Input for this task:
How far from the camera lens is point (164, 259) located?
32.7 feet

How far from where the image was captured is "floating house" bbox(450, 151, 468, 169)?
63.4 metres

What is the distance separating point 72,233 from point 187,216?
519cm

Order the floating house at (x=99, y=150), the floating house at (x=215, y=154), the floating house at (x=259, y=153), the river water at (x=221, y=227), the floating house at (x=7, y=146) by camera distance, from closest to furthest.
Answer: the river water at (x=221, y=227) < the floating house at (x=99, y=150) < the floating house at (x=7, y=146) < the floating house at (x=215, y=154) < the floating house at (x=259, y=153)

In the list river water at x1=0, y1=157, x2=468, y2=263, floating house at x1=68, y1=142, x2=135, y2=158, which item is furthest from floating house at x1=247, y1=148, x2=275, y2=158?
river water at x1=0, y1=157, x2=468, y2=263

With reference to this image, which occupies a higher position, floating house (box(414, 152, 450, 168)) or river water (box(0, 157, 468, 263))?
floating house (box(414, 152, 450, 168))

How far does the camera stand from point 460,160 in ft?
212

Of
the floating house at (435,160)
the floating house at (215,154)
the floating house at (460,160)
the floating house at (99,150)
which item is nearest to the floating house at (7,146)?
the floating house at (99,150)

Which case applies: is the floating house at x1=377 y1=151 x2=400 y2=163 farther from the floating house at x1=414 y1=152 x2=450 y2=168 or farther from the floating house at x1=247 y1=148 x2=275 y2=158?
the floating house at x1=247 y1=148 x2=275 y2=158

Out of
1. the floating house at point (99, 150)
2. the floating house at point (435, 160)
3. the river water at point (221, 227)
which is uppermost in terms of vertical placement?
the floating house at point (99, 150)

* * *

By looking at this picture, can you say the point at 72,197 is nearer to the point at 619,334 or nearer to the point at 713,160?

* * *

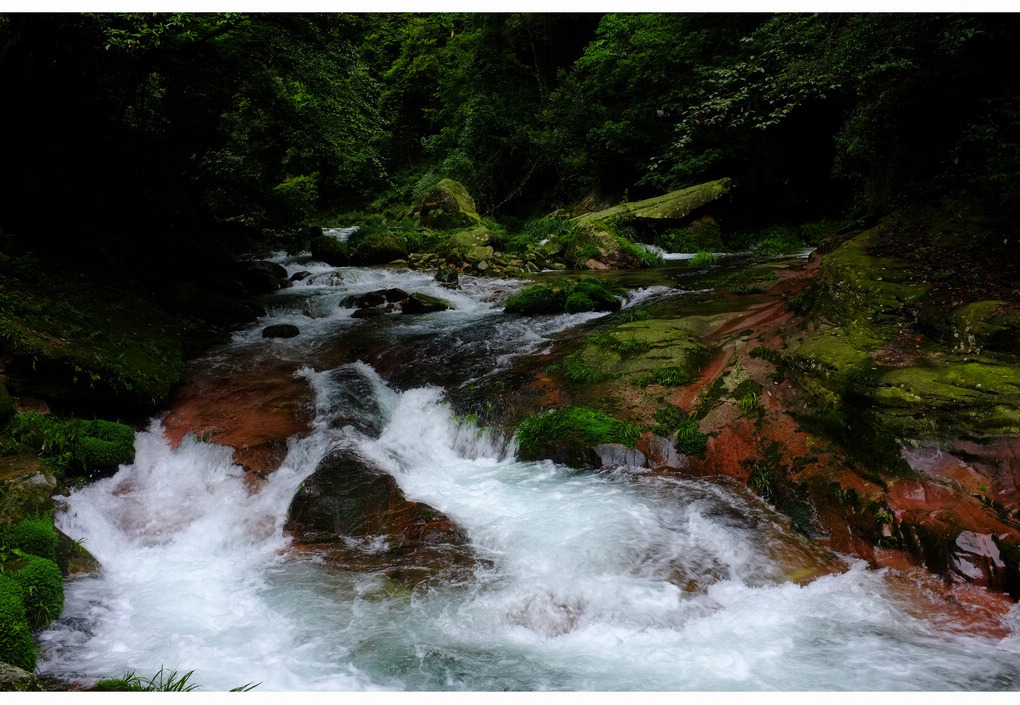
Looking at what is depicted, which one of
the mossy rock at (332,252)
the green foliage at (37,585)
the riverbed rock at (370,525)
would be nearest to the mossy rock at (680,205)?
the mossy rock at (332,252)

To be done:
Could you substitute "farthest" for "furthest" in the stretch from the line containing "Order the floating" through the line containing "Answer: the river", leaving everything else unchanged and giving back only those lines?

Solution:
Order the floating house at (x=99, y=150), the floating house at (x=215, y=154), the floating house at (x=259, y=153), the river water at (x=221, y=227), the floating house at (x=7, y=146) by camera distance, from closest to farthest.
Answer: the river water at (x=221, y=227) < the floating house at (x=99, y=150) < the floating house at (x=7, y=146) < the floating house at (x=215, y=154) < the floating house at (x=259, y=153)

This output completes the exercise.